Welcome to LatentLab, an experimental environment designed to observe, measure, and analyze the inner workings of Large Language Models (LLMs). Rather than simulating artificial emotions through static prompting rules, LatentLab treats LLMs as dynamic informational systems, aiming to infer emergent cognitive states from raw mathematical signals.
Modern LLM interactions act as a black box. LatentLab is a "microscope" built on top of local causal models (specifically the Qwen2.5 series) to extract, persist, and visualize internal dynamics during text generation. By mapping internal states to information theory metrics, we aim to translate mathematical features into human-interpretable cognitive dimensions.
-
Inner State Observability (The LLM ECG):
- Capture hidden states across multiple layers.
- Extract attention patterns and weights for every generated token relative to the context.
- Calculate prediction uncertainty using Shannon Entropy and top-k logit distributions.
-
Concept Extraction (Mechanistic Interpretability):
- Detect conceptual directions in the latent space.
- Lay the groundwork for using Sparse Autoencoders (SAEs) to decompose high-dimensional activations into sparse, interpretable features (e.g., mapping activation vectors to human-understandable concepts).
-
Cognitive State Formulation:
- Formulate mathematical representations of complex cognitive states based on raw signals:
- Doubt/Confusion: High entropy + high competition among multiple token hypotheses.
- Confidence: Low entropy + dominant top logit probability.
- Curiosity/Exploration: High conceptual novelty + broad attention distribution.
- Interest: Temporal persistence of specific concept activations across multiple generation steps.
- Surprise: Abrupt shift in hidden state trajectories between consecutive tokens.
- Formulate mathematical representations of complex cognitive states based on raw signals:
-
Cognitive Memory & Persistent State:
- Design a persistent database schema to track how these derived states and concepts evolve across different prompts, sessions, and interactions.
By the end of this experimental journey, we will have built a complete, self-contained pipeline comprising:
- Latent Engine (Python/PyTorch): A lightweight inference backend running locally on Apple Silicon (
mps), capable of streaming token generations alongside their high-dimensional metrics (attention matrices, entropy, and layer activations). - Cognitive Processor: A math module that consumes raw outputs to compute real-time cognitive metrics.
- Storage Layer: A time-series database (or a simplified relational schema) storing historical token-by-token states for past conversations.
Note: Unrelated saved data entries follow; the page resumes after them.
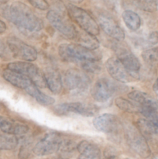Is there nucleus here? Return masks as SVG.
Listing matches in <instances>:
<instances>
[{
    "instance_id": "obj_1",
    "label": "nucleus",
    "mask_w": 158,
    "mask_h": 159,
    "mask_svg": "<svg viewBox=\"0 0 158 159\" xmlns=\"http://www.w3.org/2000/svg\"><path fill=\"white\" fill-rule=\"evenodd\" d=\"M5 16L21 30L34 33L43 29V21L26 5L15 2L8 6L4 12Z\"/></svg>"
},
{
    "instance_id": "obj_2",
    "label": "nucleus",
    "mask_w": 158,
    "mask_h": 159,
    "mask_svg": "<svg viewBox=\"0 0 158 159\" xmlns=\"http://www.w3.org/2000/svg\"><path fill=\"white\" fill-rule=\"evenodd\" d=\"M2 76L11 85L26 91L27 94L33 97L41 105H52L55 102L54 98L41 93L36 84L30 79L23 75L6 68L3 71Z\"/></svg>"
},
{
    "instance_id": "obj_3",
    "label": "nucleus",
    "mask_w": 158,
    "mask_h": 159,
    "mask_svg": "<svg viewBox=\"0 0 158 159\" xmlns=\"http://www.w3.org/2000/svg\"><path fill=\"white\" fill-rule=\"evenodd\" d=\"M60 58L68 62L81 63L86 61H100L102 55L99 51L87 49L74 43H63L58 48Z\"/></svg>"
},
{
    "instance_id": "obj_4",
    "label": "nucleus",
    "mask_w": 158,
    "mask_h": 159,
    "mask_svg": "<svg viewBox=\"0 0 158 159\" xmlns=\"http://www.w3.org/2000/svg\"><path fill=\"white\" fill-rule=\"evenodd\" d=\"M67 10L71 20L85 32L94 37L99 35L100 32L99 24L87 11L73 4L68 5Z\"/></svg>"
},
{
    "instance_id": "obj_5",
    "label": "nucleus",
    "mask_w": 158,
    "mask_h": 159,
    "mask_svg": "<svg viewBox=\"0 0 158 159\" xmlns=\"http://www.w3.org/2000/svg\"><path fill=\"white\" fill-rule=\"evenodd\" d=\"M125 138L129 146L143 158H148L151 155L147 141L145 139L138 128L134 126L127 124L125 127Z\"/></svg>"
},
{
    "instance_id": "obj_6",
    "label": "nucleus",
    "mask_w": 158,
    "mask_h": 159,
    "mask_svg": "<svg viewBox=\"0 0 158 159\" xmlns=\"http://www.w3.org/2000/svg\"><path fill=\"white\" fill-rule=\"evenodd\" d=\"M7 69L26 76L30 79L37 87L44 88L46 86L43 73L37 65H33L31 62H12L7 65Z\"/></svg>"
},
{
    "instance_id": "obj_7",
    "label": "nucleus",
    "mask_w": 158,
    "mask_h": 159,
    "mask_svg": "<svg viewBox=\"0 0 158 159\" xmlns=\"http://www.w3.org/2000/svg\"><path fill=\"white\" fill-rule=\"evenodd\" d=\"M66 88L74 94H81L86 91L90 84V78L83 71L76 68L69 69L64 75Z\"/></svg>"
},
{
    "instance_id": "obj_8",
    "label": "nucleus",
    "mask_w": 158,
    "mask_h": 159,
    "mask_svg": "<svg viewBox=\"0 0 158 159\" xmlns=\"http://www.w3.org/2000/svg\"><path fill=\"white\" fill-rule=\"evenodd\" d=\"M46 19L50 24L68 39H75L77 32L73 23L65 17L64 13L56 10H50L46 13Z\"/></svg>"
},
{
    "instance_id": "obj_9",
    "label": "nucleus",
    "mask_w": 158,
    "mask_h": 159,
    "mask_svg": "<svg viewBox=\"0 0 158 159\" xmlns=\"http://www.w3.org/2000/svg\"><path fill=\"white\" fill-rule=\"evenodd\" d=\"M120 90V86L108 79H100L94 83L91 90L93 99L99 102L108 101L116 92Z\"/></svg>"
},
{
    "instance_id": "obj_10",
    "label": "nucleus",
    "mask_w": 158,
    "mask_h": 159,
    "mask_svg": "<svg viewBox=\"0 0 158 159\" xmlns=\"http://www.w3.org/2000/svg\"><path fill=\"white\" fill-rule=\"evenodd\" d=\"M54 111L58 116H66L71 113H74L85 116H92L98 112V108L94 105L79 102H66L56 106Z\"/></svg>"
},
{
    "instance_id": "obj_11",
    "label": "nucleus",
    "mask_w": 158,
    "mask_h": 159,
    "mask_svg": "<svg viewBox=\"0 0 158 159\" xmlns=\"http://www.w3.org/2000/svg\"><path fill=\"white\" fill-rule=\"evenodd\" d=\"M61 136L57 133H48L33 148L34 154L38 156L52 155L60 150Z\"/></svg>"
},
{
    "instance_id": "obj_12",
    "label": "nucleus",
    "mask_w": 158,
    "mask_h": 159,
    "mask_svg": "<svg viewBox=\"0 0 158 159\" xmlns=\"http://www.w3.org/2000/svg\"><path fill=\"white\" fill-rule=\"evenodd\" d=\"M7 43L11 52L15 57L28 62L33 61L37 58V52L35 48L19 38L15 37H9Z\"/></svg>"
},
{
    "instance_id": "obj_13",
    "label": "nucleus",
    "mask_w": 158,
    "mask_h": 159,
    "mask_svg": "<svg viewBox=\"0 0 158 159\" xmlns=\"http://www.w3.org/2000/svg\"><path fill=\"white\" fill-rule=\"evenodd\" d=\"M105 68L112 79L118 82L125 83L135 79H139L125 68L117 57H111L105 63Z\"/></svg>"
},
{
    "instance_id": "obj_14",
    "label": "nucleus",
    "mask_w": 158,
    "mask_h": 159,
    "mask_svg": "<svg viewBox=\"0 0 158 159\" xmlns=\"http://www.w3.org/2000/svg\"><path fill=\"white\" fill-rule=\"evenodd\" d=\"M115 48L116 57L127 70L139 79V71L140 70L141 65L137 57L130 50L122 45H116Z\"/></svg>"
},
{
    "instance_id": "obj_15",
    "label": "nucleus",
    "mask_w": 158,
    "mask_h": 159,
    "mask_svg": "<svg viewBox=\"0 0 158 159\" xmlns=\"http://www.w3.org/2000/svg\"><path fill=\"white\" fill-rule=\"evenodd\" d=\"M93 125L96 130L102 133L113 134L119 129L120 121L116 115L104 113L94 118Z\"/></svg>"
},
{
    "instance_id": "obj_16",
    "label": "nucleus",
    "mask_w": 158,
    "mask_h": 159,
    "mask_svg": "<svg viewBox=\"0 0 158 159\" xmlns=\"http://www.w3.org/2000/svg\"><path fill=\"white\" fill-rule=\"evenodd\" d=\"M99 20L101 28L107 35L119 41L124 40L125 33L114 19L106 15H101Z\"/></svg>"
},
{
    "instance_id": "obj_17",
    "label": "nucleus",
    "mask_w": 158,
    "mask_h": 159,
    "mask_svg": "<svg viewBox=\"0 0 158 159\" xmlns=\"http://www.w3.org/2000/svg\"><path fill=\"white\" fill-rule=\"evenodd\" d=\"M136 127L147 141H158V120L139 119L136 122Z\"/></svg>"
},
{
    "instance_id": "obj_18",
    "label": "nucleus",
    "mask_w": 158,
    "mask_h": 159,
    "mask_svg": "<svg viewBox=\"0 0 158 159\" xmlns=\"http://www.w3.org/2000/svg\"><path fill=\"white\" fill-rule=\"evenodd\" d=\"M46 87L53 93L58 94L62 89L61 76L57 70L54 68H47L43 73Z\"/></svg>"
},
{
    "instance_id": "obj_19",
    "label": "nucleus",
    "mask_w": 158,
    "mask_h": 159,
    "mask_svg": "<svg viewBox=\"0 0 158 159\" xmlns=\"http://www.w3.org/2000/svg\"><path fill=\"white\" fill-rule=\"evenodd\" d=\"M80 154L79 159H101V152L97 145L83 141L78 144L77 147Z\"/></svg>"
},
{
    "instance_id": "obj_20",
    "label": "nucleus",
    "mask_w": 158,
    "mask_h": 159,
    "mask_svg": "<svg viewBox=\"0 0 158 159\" xmlns=\"http://www.w3.org/2000/svg\"><path fill=\"white\" fill-rule=\"evenodd\" d=\"M129 97L131 100L134 101L141 107H150L158 110V100L155 99L147 93L135 90L129 94Z\"/></svg>"
},
{
    "instance_id": "obj_21",
    "label": "nucleus",
    "mask_w": 158,
    "mask_h": 159,
    "mask_svg": "<svg viewBox=\"0 0 158 159\" xmlns=\"http://www.w3.org/2000/svg\"><path fill=\"white\" fill-rule=\"evenodd\" d=\"M115 103L118 108H119L122 111L126 112V113H141L142 112V107L140 105L135 102L134 101L128 100L125 98H116L115 100Z\"/></svg>"
},
{
    "instance_id": "obj_22",
    "label": "nucleus",
    "mask_w": 158,
    "mask_h": 159,
    "mask_svg": "<svg viewBox=\"0 0 158 159\" xmlns=\"http://www.w3.org/2000/svg\"><path fill=\"white\" fill-rule=\"evenodd\" d=\"M75 39H77L78 45H81L87 49L95 51L99 47V40L94 36L91 35L86 32L81 33V34L77 33Z\"/></svg>"
},
{
    "instance_id": "obj_23",
    "label": "nucleus",
    "mask_w": 158,
    "mask_h": 159,
    "mask_svg": "<svg viewBox=\"0 0 158 159\" xmlns=\"http://www.w3.org/2000/svg\"><path fill=\"white\" fill-rule=\"evenodd\" d=\"M122 20L125 26L133 31L137 30L141 26V19L136 12L132 10H125L122 14Z\"/></svg>"
},
{
    "instance_id": "obj_24",
    "label": "nucleus",
    "mask_w": 158,
    "mask_h": 159,
    "mask_svg": "<svg viewBox=\"0 0 158 159\" xmlns=\"http://www.w3.org/2000/svg\"><path fill=\"white\" fill-rule=\"evenodd\" d=\"M18 138L12 134H0V151H9L18 145Z\"/></svg>"
},
{
    "instance_id": "obj_25",
    "label": "nucleus",
    "mask_w": 158,
    "mask_h": 159,
    "mask_svg": "<svg viewBox=\"0 0 158 159\" xmlns=\"http://www.w3.org/2000/svg\"><path fill=\"white\" fill-rule=\"evenodd\" d=\"M142 57L146 63L150 65L158 64V48H150L142 53Z\"/></svg>"
},
{
    "instance_id": "obj_26",
    "label": "nucleus",
    "mask_w": 158,
    "mask_h": 159,
    "mask_svg": "<svg viewBox=\"0 0 158 159\" xmlns=\"http://www.w3.org/2000/svg\"><path fill=\"white\" fill-rule=\"evenodd\" d=\"M81 68L88 73L96 74L102 69V64L99 61H86L80 63Z\"/></svg>"
},
{
    "instance_id": "obj_27",
    "label": "nucleus",
    "mask_w": 158,
    "mask_h": 159,
    "mask_svg": "<svg viewBox=\"0 0 158 159\" xmlns=\"http://www.w3.org/2000/svg\"><path fill=\"white\" fill-rule=\"evenodd\" d=\"M136 5L140 9L148 12H153L156 9V6L151 2V0H134Z\"/></svg>"
},
{
    "instance_id": "obj_28",
    "label": "nucleus",
    "mask_w": 158,
    "mask_h": 159,
    "mask_svg": "<svg viewBox=\"0 0 158 159\" xmlns=\"http://www.w3.org/2000/svg\"><path fill=\"white\" fill-rule=\"evenodd\" d=\"M28 1L33 7L40 10H46L49 8V4L46 0H28Z\"/></svg>"
},
{
    "instance_id": "obj_29",
    "label": "nucleus",
    "mask_w": 158,
    "mask_h": 159,
    "mask_svg": "<svg viewBox=\"0 0 158 159\" xmlns=\"http://www.w3.org/2000/svg\"><path fill=\"white\" fill-rule=\"evenodd\" d=\"M74 141H70V140L68 139H63L61 141V144H60V150H63L64 152H68V151H71L72 149H74Z\"/></svg>"
},
{
    "instance_id": "obj_30",
    "label": "nucleus",
    "mask_w": 158,
    "mask_h": 159,
    "mask_svg": "<svg viewBox=\"0 0 158 159\" xmlns=\"http://www.w3.org/2000/svg\"><path fill=\"white\" fill-rule=\"evenodd\" d=\"M29 148H30V144H25L20 148L19 152V159H26L29 155Z\"/></svg>"
},
{
    "instance_id": "obj_31",
    "label": "nucleus",
    "mask_w": 158,
    "mask_h": 159,
    "mask_svg": "<svg viewBox=\"0 0 158 159\" xmlns=\"http://www.w3.org/2000/svg\"><path fill=\"white\" fill-rule=\"evenodd\" d=\"M148 42L150 44L154 45L158 43V32L157 31H153L150 34L148 37Z\"/></svg>"
},
{
    "instance_id": "obj_32",
    "label": "nucleus",
    "mask_w": 158,
    "mask_h": 159,
    "mask_svg": "<svg viewBox=\"0 0 158 159\" xmlns=\"http://www.w3.org/2000/svg\"><path fill=\"white\" fill-rule=\"evenodd\" d=\"M153 91H154L155 94H156V97L158 98V78L156 79V80L155 81L154 84H153Z\"/></svg>"
},
{
    "instance_id": "obj_33",
    "label": "nucleus",
    "mask_w": 158,
    "mask_h": 159,
    "mask_svg": "<svg viewBox=\"0 0 158 159\" xmlns=\"http://www.w3.org/2000/svg\"><path fill=\"white\" fill-rule=\"evenodd\" d=\"M6 30V25L3 21L0 20V34H2Z\"/></svg>"
},
{
    "instance_id": "obj_34",
    "label": "nucleus",
    "mask_w": 158,
    "mask_h": 159,
    "mask_svg": "<svg viewBox=\"0 0 158 159\" xmlns=\"http://www.w3.org/2000/svg\"><path fill=\"white\" fill-rule=\"evenodd\" d=\"M70 2H71L72 3H75V4H79V3L82 2L84 0H69Z\"/></svg>"
},
{
    "instance_id": "obj_35",
    "label": "nucleus",
    "mask_w": 158,
    "mask_h": 159,
    "mask_svg": "<svg viewBox=\"0 0 158 159\" xmlns=\"http://www.w3.org/2000/svg\"><path fill=\"white\" fill-rule=\"evenodd\" d=\"M9 1V0H0V3H6Z\"/></svg>"
},
{
    "instance_id": "obj_36",
    "label": "nucleus",
    "mask_w": 158,
    "mask_h": 159,
    "mask_svg": "<svg viewBox=\"0 0 158 159\" xmlns=\"http://www.w3.org/2000/svg\"><path fill=\"white\" fill-rule=\"evenodd\" d=\"M105 159H110V158H105Z\"/></svg>"
}]
</instances>
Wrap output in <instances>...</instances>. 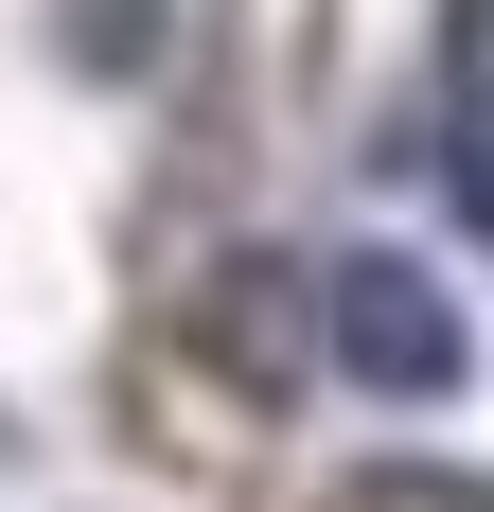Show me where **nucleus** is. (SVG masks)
<instances>
[{"label": "nucleus", "mask_w": 494, "mask_h": 512, "mask_svg": "<svg viewBox=\"0 0 494 512\" xmlns=\"http://www.w3.org/2000/svg\"><path fill=\"white\" fill-rule=\"evenodd\" d=\"M477 36H494V0H442V36H424V177H442L459 230L494 195V159H477Z\"/></svg>", "instance_id": "obj_2"}, {"label": "nucleus", "mask_w": 494, "mask_h": 512, "mask_svg": "<svg viewBox=\"0 0 494 512\" xmlns=\"http://www.w3.org/2000/svg\"><path fill=\"white\" fill-rule=\"evenodd\" d=\"M300 318H318V265H300V248H265L230 301H212V354H230L247 389H283V371H300Z\"/></svg>", "instance_id": "obj_3"}, {"label": "nucleus", "mask_w": 494, "mask_h": 512, "mask_svg": "<svg viewBox=\"0 0 494 512\" xmlns=\"http://www.w3.org/2000/svg\"><path fill=\"white\" fill-rule=\"evenodd\" d=\"M318 336H336L353 389H389V407H442L459 371H477V318H459L442 265H406V248H336L318 265Z\"/></svg>", "instance_id": "obj_1"}, {"label": "nucleus", "mask_w": 494, "mask_h": 512, "mask_svg": "<svg viewBox=\"0 0 494 512\" xmlns=\"http://www.w3.org/2000/svg\"><path fill=\"white\" fill-rule=\"evenodd\" d=\"M336 512H477V477H459V460H371Z\"/></svg>", "instance_id": "obj_4"}]
</instances>
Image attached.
- Scientific Observability Console (SOC) (React / Vite / Tailwind): An interactive, premium frontend dashboard containing:
- Emergent Emotional Core (EEC): A dynamic, multi-layered organic fluid blob that morphs in color, speed, and geometry to visualize cognitive states (Confidence, Doubt, Surprise, Curiosity) in real-time.
- Attention Synapse Highlighter: Reactively shading preceding tokens in the neural console to map attention weights upon hover.
- Decisions Inspector: Visualizing the alternative candidate logit distributions at each generation step.
- 2D & 3D Mindmap Projections: Rendered via specialized transparent Plotly layouts to trace hidden states inside the latent space.
- Dual-Language HUD: Multi-language interface supporting English (default) and Spanish.
LatentLab uses a Python virtual environment to manage dependencies. To initialize and install requirements:
# Create the virtual environment
python3 -m venv .venv
# Activate the environment
source .venv/bin/activate
# Install dependencies
pip install -r requirements.txtCopy the template configuration file to create your active setup:
cp .env.example .envConfigure your parameters in .env:
MODEL_NAME: Hugging Face model identifier (default:Qwen/Qwen2.5-0.5B-Instruct).DEFAULT_PROMPT: Default analysis query.MAX_TOKENS,TEMPERATURE,TOP_K: Inherent generation parameters.DEVICE: Force hardware device accelerator (auto,mps,cuda,cpu).
Execute the CLI microscope to run inference and observe metric streaming in real-time:
# Run using defaults from .env
python run_lab.py
# Override parameters like prompt, model, max tokens, and temperature (creativity vs determinism)
python run_lab.py --prompt "Compare space travel to ocean exploration" --model sshleifer/tiny-gpt2 --max_tokens 15 --temp 0.2
---
## 📄 License
This project is licensed under the MIT License - see the [LICENSE](LICENSE) file for details.Generated outputs and cognitive metrics for each session are automatically saved under the storage/ directory as structured JSON files for subsequent frontend ingestion.